日本誤百科というコラムに、日本語新百科をこしらえようとして、日本語はどうなっているかと、日本語珍百科を書いてしまいました。コラムの著者には解説を簡潔に書いていくという制約があるでしょうに、ご苦労を思いつつ、このようなブログを書くきっかけをくださって感謝いたします。

居場所がない、と話し言葉ではよく使う。
居処はどちら、というのは、あまり聞かなくなった。
居住地は、となれば、広い地方から、くわしい住所番地までをいうことが多い。

いどころ、というのは、すわりが悪い言葉である。
たとえば、いどころがわからない、いどころがはっきりした、いどころについて根掘り葉掘り質問された、などである。
話し言葉としての使い方には、その場面のニュアンスがあるので、感覚的に視点が定まってくることが多い。

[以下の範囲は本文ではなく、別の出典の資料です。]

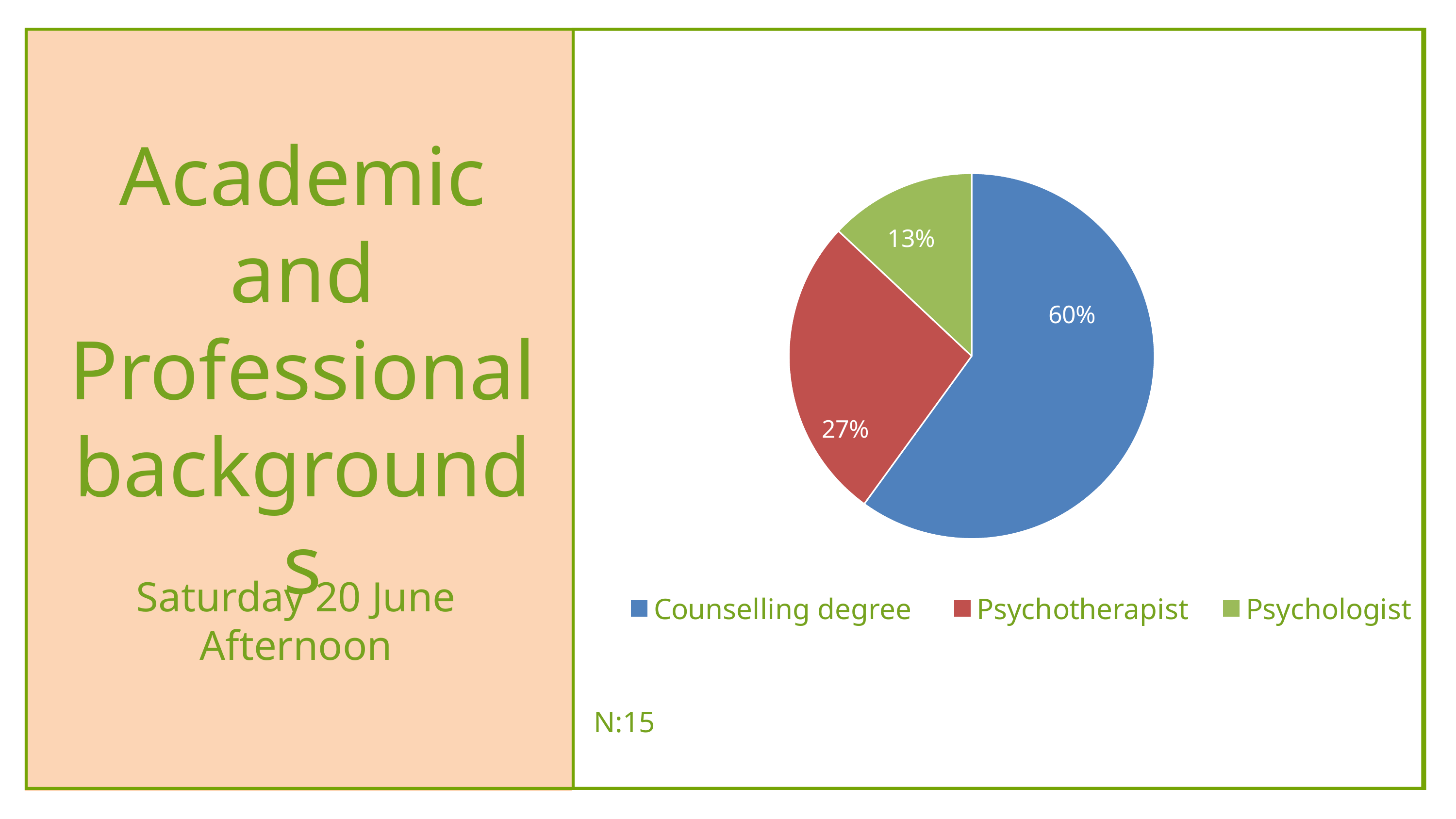
What sample size (N) is stated below the pie chart? 15 What percentage of the pie chart is Psychotherapist? 27% What percentage of the pie chart is Psychologist? 13% What percentage of the pie chart is Counselling degree? 60% What kind of chart is shown on the slide? Pie chart What is the difference in percentage points between Counselling degree and Psychotherapist? 33 What is the difference in percentage points between Psychotherapist and Psychologist? 14 Which category has the smallest share of the pie chart? Psychologist How many categories are shown in the pie chart? 3 Which category has the largest share of the pie chart? Counselling degree Which is larger, the share for Psychotherapist or the share for Psychologist? Psychotherapist What colour is the Psychotherapist slice in the pie chart? Red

居場所と聞かれれば、住んでいる家のことを思い、その中で占める居間か、自室のようなことを自然と思うことがあるし、もっと言えば、テレビの前の自分の定位置のようなものだ、そういう使い方があるのは、生活する空間だからだろう。そこに災害が起こったら、それは何か。

居場所に火災が起こる
居場所に地震が来た
居場所に津波が襲った

はたして、自分の居場所で、この で は文法的に働くと、居場所に遣ってくるものというような捉え方に対し、自分のことが原因で災害を起こしたような言い方にもなってしまうので、具合が悪い。

居場所で火災が起こる
居場所で地震が来た
居場所で津波が襲った

少し客観視すれば、居住地におこった災害を、まるで他人事のように、居住地で災害が起こった、ということもあろうか。